◆ ACTIVITY LIST
1) In the release on the outlook for China's banking system, what real GDP growth rate does Moody's baseline scenario assume for 2017?
2) Resume the release on the outlook for China's banking system, picking up after its final sentence.

Hong Kong, December 05, 2016 -- Moody's Investors Service says that the outlook for the Chinese
banking system is negative, as the operating environment will become
more challenging in the coming 12-18 months, reflecting slower
economic growth, an increase in corporate sector restructuring,
and rising concerns over elevated asset prices in some areas.
"Our baseline scenario assumes a further moderation in real GDP
growth to 6.3% in 2017 from 6.7% in the first
three quarters of 2016. In view of weaker demand for corporate
loans and the Chinese authorities' stance to pursue corporate deleveraging,
we expect credit growth to moderate as well," says Christine
Kuo, a Moody's Senior Vice President.
"Accordingly, during the horizon for our outlook of 12-18
months, asset quality will remain pressured; capitalization,
and funding and liquidity will be stable; and profitability will
deteriorate, while the system will also be experiencing the effects
of the deleveraging in the corporate sector," adds Kuo.
"At the same time, we expect government support to remain
strong for the major banks, reflecting the policy imperative of
maintaining public confidence and systemic stability. And,
while we think that government support for smaller banks will become more
selective following the implementation of the deposit insurance scheme,
it will remain high for the larger regional banks," says Yulia
Wan, a Moody's Assistant Vice President and Analyst.
Moody's conclusions were contained in its just-released,
"Banking System Outlook - China Deteriorating Operating Environment
and Asset Quality Drive Negative Outlook" co-authored by
Kuo and Wan.
Moody's expectation is that the Chinese authorities will step up
their efforts to tackle the country's rising level of corporate leverage
over the next 12-18 months.
While this heightened policy focus to contain leverage and close non-viable
companies will address a key financial system weakness, it also
raises adjustment risk for the banks in the near term by increasing corporate
defaults and loan restructurings.
As indicated asset quality will remain pressured. Debt restructuring
for distressed borrowers will help keep the headline nonperforming loan
(NPL) ratio stable, but will also result in economic losses for
creditors of various classes, including the banks.

Records excerpted from a collection

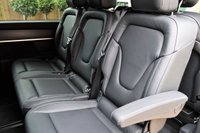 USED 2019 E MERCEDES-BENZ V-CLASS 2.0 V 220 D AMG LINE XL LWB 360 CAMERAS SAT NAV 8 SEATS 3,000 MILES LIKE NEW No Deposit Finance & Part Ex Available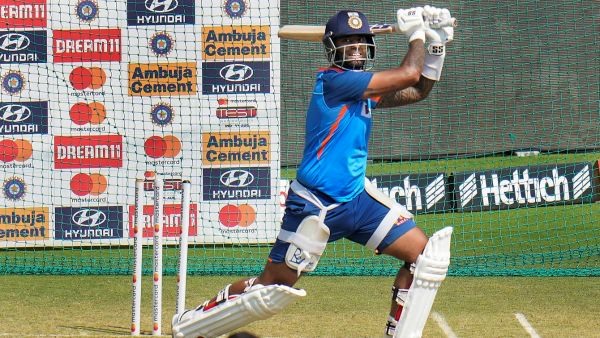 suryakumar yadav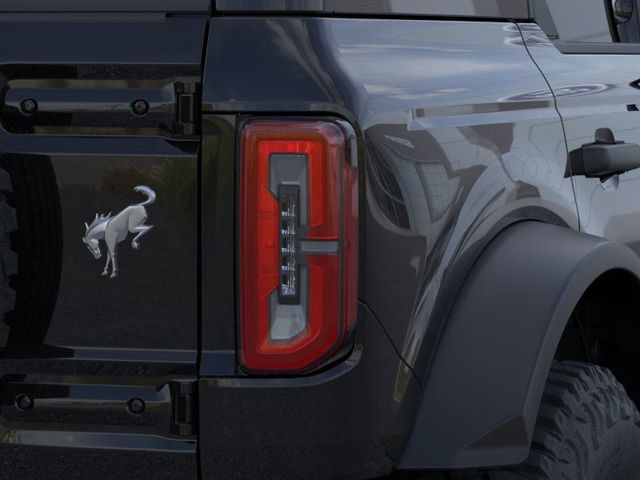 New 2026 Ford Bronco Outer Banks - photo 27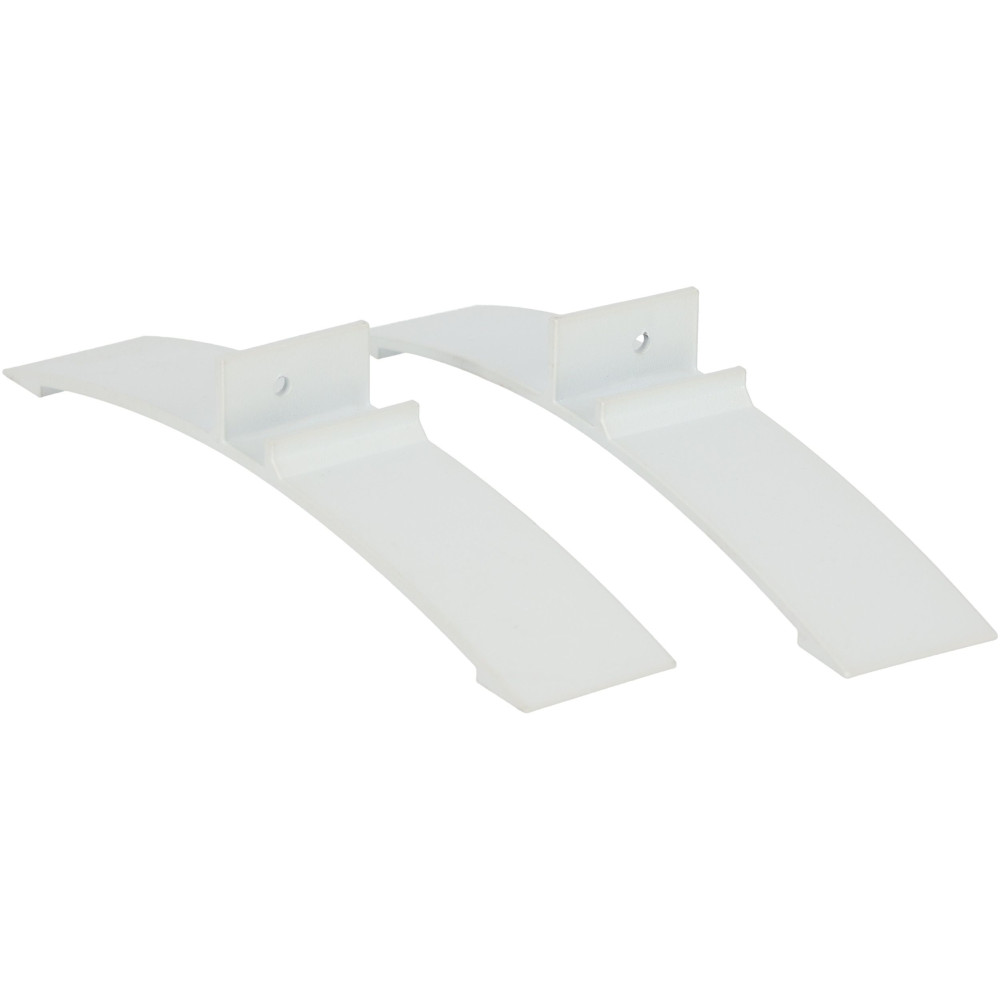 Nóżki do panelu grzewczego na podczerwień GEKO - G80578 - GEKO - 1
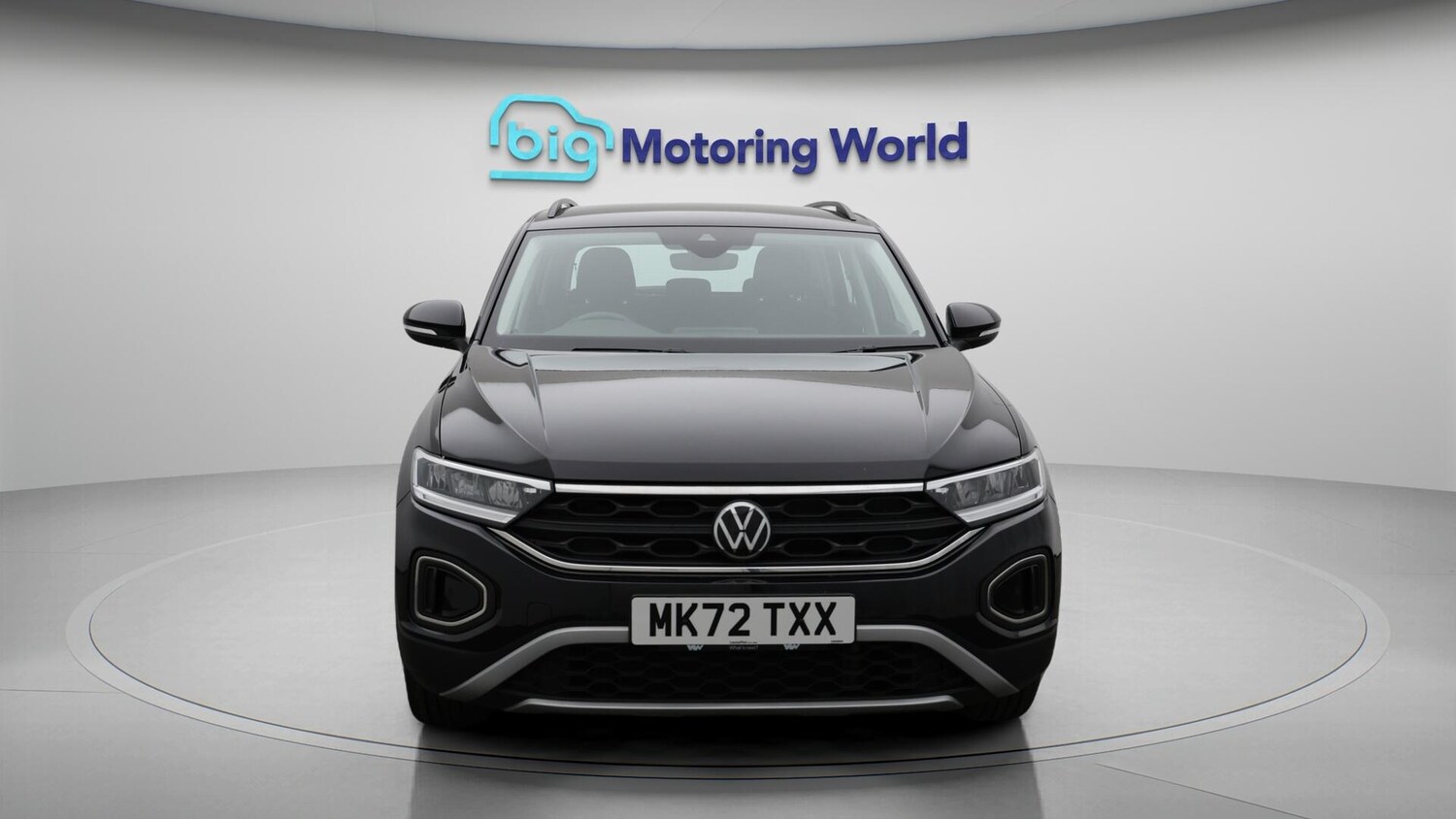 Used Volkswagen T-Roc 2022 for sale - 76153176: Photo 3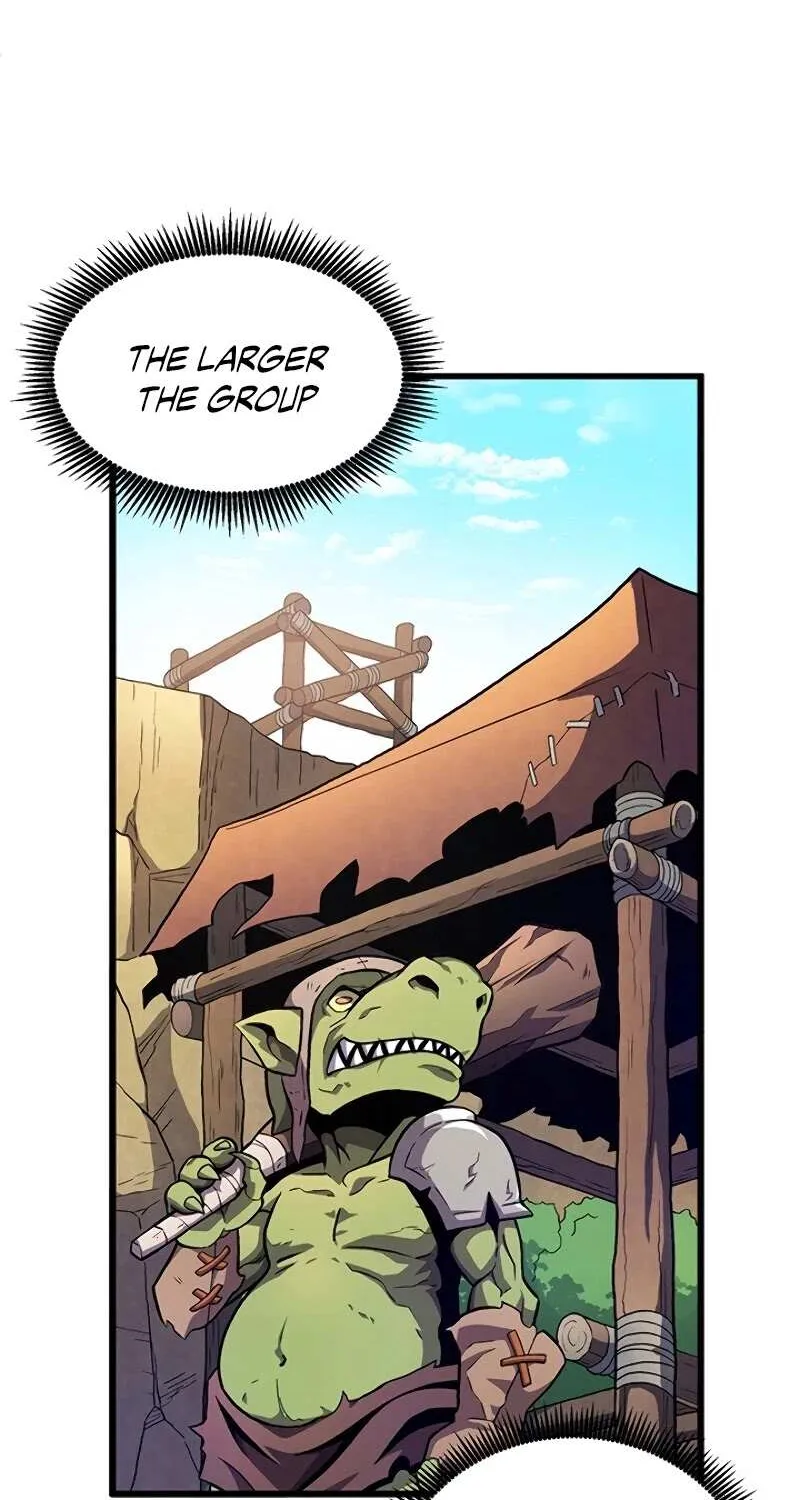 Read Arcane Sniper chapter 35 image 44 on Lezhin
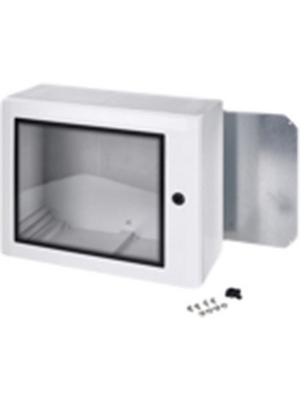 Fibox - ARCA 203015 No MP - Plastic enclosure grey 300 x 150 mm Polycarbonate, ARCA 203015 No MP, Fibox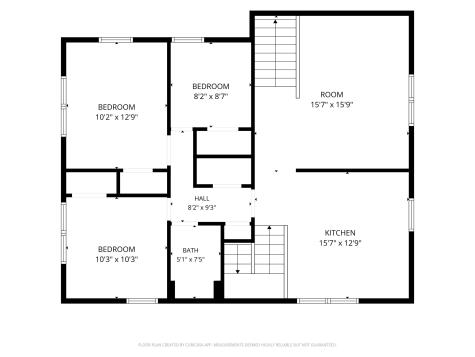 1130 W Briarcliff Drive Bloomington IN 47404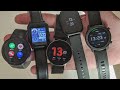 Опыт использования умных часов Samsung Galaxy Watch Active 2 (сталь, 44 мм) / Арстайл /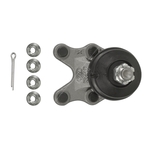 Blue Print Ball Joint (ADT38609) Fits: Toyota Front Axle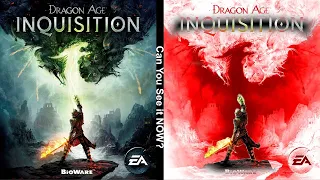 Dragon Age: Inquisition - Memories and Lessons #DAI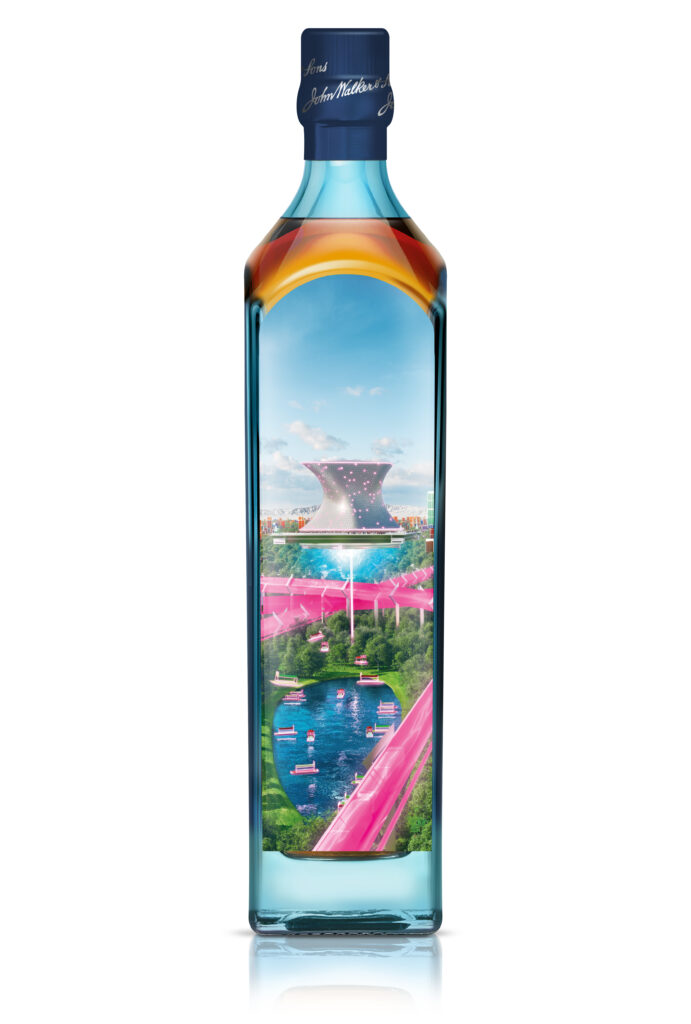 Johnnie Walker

◆ ANSWERS FOR THE TASKS
1) 6.3%

2)
Broad liquidity conditions will remain satisfactory, reflecting
slowing loan growth, the central bank's overall supportive monetary
policy and the system's large deposit base. On the other hand,
we see limited room for further policy easing, given the policy
focus shift towards deleveraging, containing risks from capital
outflows, the steep rise in property prices and gradual increase
in inflation. This could pressure the banks' liquidity management,
especially for mid- and small-sized banks which have become
increasingly reliant on wholesale funding to support their investments
in assets with longer durations.
With capitalization, the banks will maintain stable and adequate
capital levels, underpinned by slowing asset growth and capital-raising.
Mid and small-sized banks, which tend to grow their assets
faster than large banks but have weaker internal capital generation,
will face higher capital pressure and be more likely to turn to equity
and capital securities issuances to sustain their capital levels.
Furthermore, profitability will be pressured as moderating economic
growth, the adoption of a more conservative growth strategy by the
major banks and the broad shift towards deleveraging constrain the banks'
income prospects from lending. Net interest income still accounted
for around 70% of total revenue in the first three quarters of
2016.
However, this pressure on profitability will be partly mitigated
by continued growth in non-lending income and the banks' favorable
cost structures.
In summary, Moody's assessments for the key drivers for China's
banking system outlook are: Operating Environment, Deteriorating;
Asset Quality and Capital, Deteriorating/Stable; Funding and
Liquidity, Stable; Profitability and Efficiency, Deteriorating;
and Systemic Support, Stable.
Moody's rates 22 banks in China that together accounted for 65%
of total system assets as of 30 June 2016.
Subscribers can read the full report at http://www.moodys.com/viewresearchdoc.aspx?docid=PBC_1048498
The report may also be found through Moody's topic page "China's Trilemma:
Growth, Reform and Stability", available at http://www.moodys.com/chinarebalancing.
This page provides a centralized source for Moody's research related to
key credit issues in China as the country's macroeconomic story continues
to unfold.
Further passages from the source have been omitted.